Esse aspecto, no entanto, é frequentemente ignorado nos discursos de que “lugar de mulher é onde ela quiser” ou “mulheres podem ser tudo o que quiserem”. Sim, podem e devem ser. Mas esses bordões encorajadores, repetidos a cada 8 de março, trazem uma armadilha sutil: a ideia de que é possível exercer com perfeição todos os papéis, ao mesmo tempo, sem perdas.
Isso não é verdade. A premissa de que mulheres podem ocupar, sem impacto, todos os espaços profissionais e pessoais cria uma pressão adicional sobre elas — e deposita nas organizações, públicas ou privadas, a expectativa de que ofereçam soluções que simplesmente não existem.
Isso não significa que nada possa ser feito para tornar menos onerosa a escolha de ter filhos e seguir trabalhando. Há escolhas, inclusive para as organizações. Escritórios de advocacia, assim como empresas, podem adotar boas práticas para mitigar impactos e tornar as transições mais equilibradas.

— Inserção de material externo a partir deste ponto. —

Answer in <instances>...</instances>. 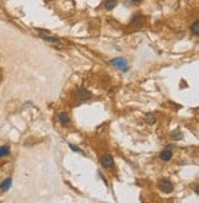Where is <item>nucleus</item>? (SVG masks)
<instances>
[{
	"mask_svg": "<svg viewBox=\"0 0 199 203\" xmlns=\"http://www.w3.org/2000/svg\"><path fill=\"white\" fill-rule=\"evenodd\" d=\"M172 138L173 139H182L183 138V134L182 133H181V132H175V133H172Z\"/></svg>",
	"mask_w": 199,
	"mask_h": 203,
	"instance_id": "12",
	"label": "nucleus"
},
{
	"mask_svg": "<svg viewBox=\"0 0 199 203\" xmlns=\"http://www.w3.org/2000/svg\"><path fill=\"white\" fill-rule=\"evenodd\" d=\"M192 31H193V33L194 34H199V22H198V20L197 21H194V24L192 25Z\"/></svg>",
	"mask_w": 199,
	"mask_h": 203,
	"instance_id": "11",
	"label": "nucleus"
},
{
	"mask_svg": "<svg viewBox=\"0 0 199 203\" xmlns=\"http://www.w3.org/2000/svg\"><path fill=\"white\" fill-rule=\"evenodd\" d=\"M116 6H117V2H116V0H107V2L104 3V8L107 10H112Z\"/></svg>",
	"mask_w": 199,
	"mask_h": 203,
	"instance_id": "8",
	"label": "nucleus"
},
{
	"mask_svg": "<svg viewBox=\"0 0 199 203\" xmlns=\"http://www.w3.org/2000/svg\"><path fill=\"white\" fill-rule=\"evenodd\" d=\"M59 121H60V123H62V124L66 126V124L69 123V121H70L69 115H68L66 112H62V113L59 115Z\"/></svg>",
	"mask_w": 199,
	"mask_h": 203,
	"instance_id": "7",
	"label": "nucleus"
},
{
	"mask_svg": "<svg viewBox=\"0 0 199 203\" xmlns=\"http://www.w3.org/2000/svg\"><path fill=\"white\" fill-rule=\"evenodd\" d=\"M78 97L80 100H87V99L91 97V94H90V92L87 90H85V89H79L78 90Z\"/></svg>",
	"mask_w": 199,
	"mask_h": 203,
	"instance_id": "4",
	"label": "nucleus"
},
{
	"mask_svg": "<svg viewBox=\"0 0 199 203\" xmlns=\"http://www.w3.org/2000/svg\"><path fill=\"white\" fill-rule=\"evenodd\" d=\"M111 64L113 67L120 69V70H127V69H128V67H127L128 63H127V61L124 58H114V59L111 61Z\"/></svg>",
	"mask_w": 199,
	"mask_h": 203,
	"instance_id": "2",
	"label": "nucleus"
},
{
	"mask_svg": "<svg viewBox=\"0 0 199 203\" xmlns=\"http://www.w3.org/2000/svg\"><path fill=\"white\" fill-rule=\"evenodd\" d=\"M145 121H146L149 124H152V123L155 122V117H152V116H150V115H149V116H146Z\"/></svg>",
	"mask_w": 199,
	"mask_h": 203,
	"instance_id": "14",
	"label": "nucleus"
},
{
	"mask_svg": "<svg viewBox=\"0 0 199 203\" xmlns=\"http://www.w3.org/2000/svg\"><path fill=\"white\" fill-rule=\"evenodd\" d=\"M159 187L162 192H165V193H171L173 191V183L167 180V178H164V180H160L159 182Z\"/></svg>",
	"mask_w": 199,
	"mask_h": 203,
	"instance_id": "1",
	"label": "nucleus"
},
{
	"mask_svg": "<svg viewBox=\"0 0 199 203\" xmlns=\"http://www.w3.org/2000/svg\"><path fill=\"white\" fill-rule=\"evenodd\" d=\"M101 162L102 165L104 166V168H112V166L114 165V161H113V158L110 155V154H106L101 158Z\"/></svg>",
	"mask_w": 199,
	"mask_h": 203,
	"instance_id": "3",
	"label": "nucleus"
},
{
	"mask_svg": "<svg viewBox=\"0 0 199 203\" xmlns=\"http://www.w3.org/2000/svg\"><path fill=\"white\" fill-rule=\"evenodd\" d=\"M160 158H161V160H164V161H169V160L172 158V150H171V149L164 150V152L160 154Z\"/></svg>",
	"mask_w": 199,
	"mask_h": 203,
	"instance_id": "5",
	"label": "nucleus"
},
{
	"mask_svg": "<svg viewBox=\"0 0 199 203\" xmlns=\"http://www.w3.org/2000/svg\"><path fill=\"white\" fill-rule=\"evenodd\" d=\"M47 2H53V0H47Z\"/></svg>",
	"mask_w": 199,
	"mask_h": 203,
	"instance_id": "16",
	"label": "nucleus"
},
{
	"mask_svg": "<svg viewBox=\"0 0 199 203\" xmlns=\"http://www.w3.org/2000/svg\"><path fill=\"white\" fill-rule=\"evenodd\" d=\"M41 37H42L44 41H48V42H54V43L59 42V38H58V37H56V36H46V34H42Z\"/></svg>",
	"mask_w": 199,
	"mask_h": 203,
	"instance_id": "10",
	"label": "nucleus"
},
{
	"mask_svg": "<svg viewBox=\"0 0 199 203\" xmlns=\"http://www.w3.org/2000/svg\"><path fill=\"white\" fill-rule=\"evenodd\" d=\"M132 2H133L134 4H139V3L141 2V0H132Z\"/></svg>",
	"mask_w": 199,
	"mask_h": 203,
	"instance_id": "15",
	"label": "nucleus"
},
{
	"mask_svg": "<svg viewBox=\"0 0 199 203\" xmlns=\"http://www.w3.org/2000/svg\"><path fill=\"white\" fill-rule=\"evenodd\" d=\"M69 146H70V149H71V150L78 152V153H82V150L80 149V148H78V146H75V145H73V144H69Z\"/></svg>",
	"mask_w": 199,
	"mask_h": 203,
	"instance_id": "13",
	"label": "nucleus"
},
{
	"mask_svg": "<svg viewBox=\"0 0 199 203\" xmlns=\"http://www.w3.org/2000/svg\"><path fill=\"white\" fill-rule=\"evenodd\" d=\"M10 154V148L4 145V146H0V158H4V156H8Z\"/></svg>",
	"mask_w": 199,
	"mask_h": 203,
	"instance_id": "9",
	"label": "nucleus"
},
{
	"mask_svg": "<svg viewBox=\"0 0 199 203\" xmlns=\"http://www.w3.org/2000/svg\"><path fill=\"white\" fill-rule=\"evenodd\" d=\"M10 186H11V178L8 177L6 180H4L2 183H0V190H2L3 192H5V191H8L10 188Z\"/></svg>",
	"mask_w": 199,
	"mask_h": 203,
	"instance_id": "6",
	"label": "nucleus"
}]
</instances>
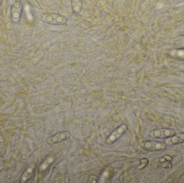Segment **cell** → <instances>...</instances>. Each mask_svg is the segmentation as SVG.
Wrapping results in <instances>:
<instances>
[{"instance_id":"1","label":"cell","mask_w":184,"mask_h":183,"mask_svg":"<svg viewBox=\"0 0 184 183\" xmlns=\"http://www.w3.org/2000/svg\"><path fill=\"white\" fill-rule=\"evenodd\" d=\"M25 11H26V13H27V16H28V19L30 21H31L32 19V16L31 15L30 13V11H29V7L28 6H26L25 8Z\"/></svg>"}]
</instances>
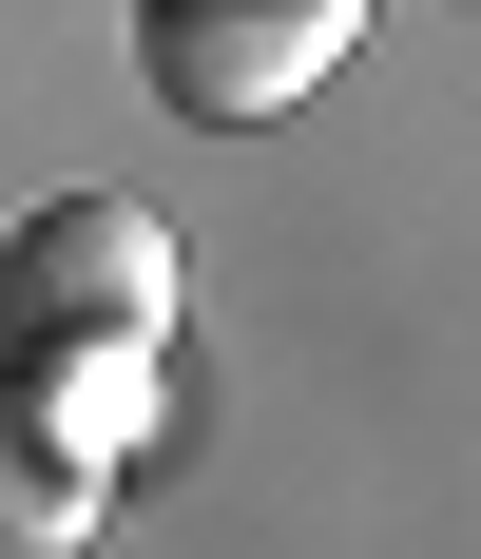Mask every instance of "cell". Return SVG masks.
Here are the masks:
<instances>
[{
    "label": "cell",
    "instance_id": "3",
    "mask_svg": "<svg viewBox=\"0 0 481 559\" xmlns=\"http://www.w3.org/2000/svg\"><path fill=\"white\" fill-rule=\"evenodd\" d=\"M0 386H20V425H39L77 483H116V463L155 444V347H116V329H39V347H0Z\"/></svg>",
    "mask_w": 481,
    "mask_h": 559
},
{
    "label": "cell",
    "instance_id": "4",
    "mask_svg": "<svg viewBox=\"0 0 481 559\" xmlns=\"http://www.w3.org/2000/svg\"><path fill=\"white\" fill-rule=\"evenodd\" d=\"M77 521H97V483H77V463L20 425V386H0V559H58Z\"/></svg>",
    "mask_w": 481,
    "mask_h": 559
},
{
    "label": "cell",
    "instance_id": "1",
    "mask_svg": "<svg viewBox=\"0 0 481 559\" xmlns=\"http://www.w3.org/2000/svg\"><path fill=\"white\" fill-rule=\"evenodd\" d=\"M173 231L135 213V193H39V213L0 231V329H116V347H173Z\"/></svg>",
    "mask_w": 481,
    "mask_h": 559
},
{
    "label": "cell",
    "instance_id": "2",
    "mask_svg": "<svg viewBox=\"0 0 481 559\" xmlns=\"http://www.w3.org/2000/svg\"><path fill=\"white\" fill-rule=\"evenodd\" d=\"M347 39H366V0H135V58L173 116H289Z\"/></svg>",
    "mask_w": 481,
    "mask_h": 559
}]
</instances>
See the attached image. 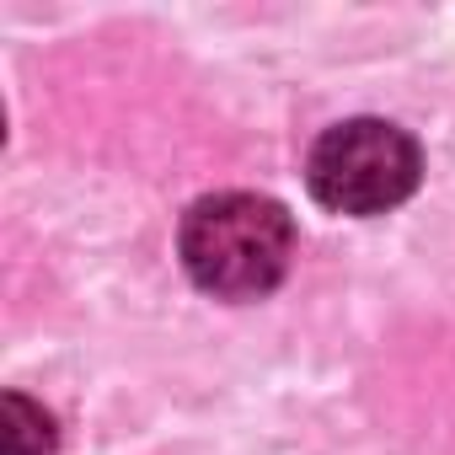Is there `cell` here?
Returning <instances> with one entry per match:
<instances>
[{
	"mask_svg": "<svg viewBox=\"0 0 455 455\" xmlns=\"http://www.w3.org/2000/svg\"><path fill=\"white\" fill-rule=\"evenodd\" d=\"M418 177H423L418 140L380 118H348L327 129L306 161L311 198L338 214H386L402 198H412Z\"/></svg>",
	"mask_w": 455,
	"mask_h": 455,
	"instance_id": "obj_2",
	"label": "cell"
},
{
	"mask_svg": "<svg viewBox=\"0 0 455 455\" xmlns=\"http://www.w3.org/2000/svg\"><path fill=\"white\" fill-rule=\"evenodd\" d=\"M6 455H54V418L28 402L22 391H6V428H0Z\"/></svg>",
	"mask_w": 455,
	"mask_h": 455,
	"instance_id": "obj_3",
	"label": "cell"
},
{
	"mask_svg": "<svg viewBox=\"0 0 455 455\" xmlns=\"http://www.w3.org/2000/svg\"><path fill=\"white\" fill-rule=\"evenodd\" d=\"M295 258V220L258 193L198 198L182 220V268L214 300L268 295Z\"/></svg>",
	"mask_w": 455,
	"mask_h": 455,
	"instance_id": "obj_1",
	"label": "cell"
}]
</instances>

A chegada de um filho na trajetória profissional ainda recai de forma muito desigual sobre homens e mulheres. Há quem aposte que para sempre será assim. Embora ambos passem pela transformação, as experiências não são de fato equivalentes. Para dizer o mínimo, a gestação, o puerpério e a amamentação impõem mudanças físicas e emocionais intransferíveis. Ainda assim, cientes dessas diferenças, os escritórios têm um papel relevante a desempenhar.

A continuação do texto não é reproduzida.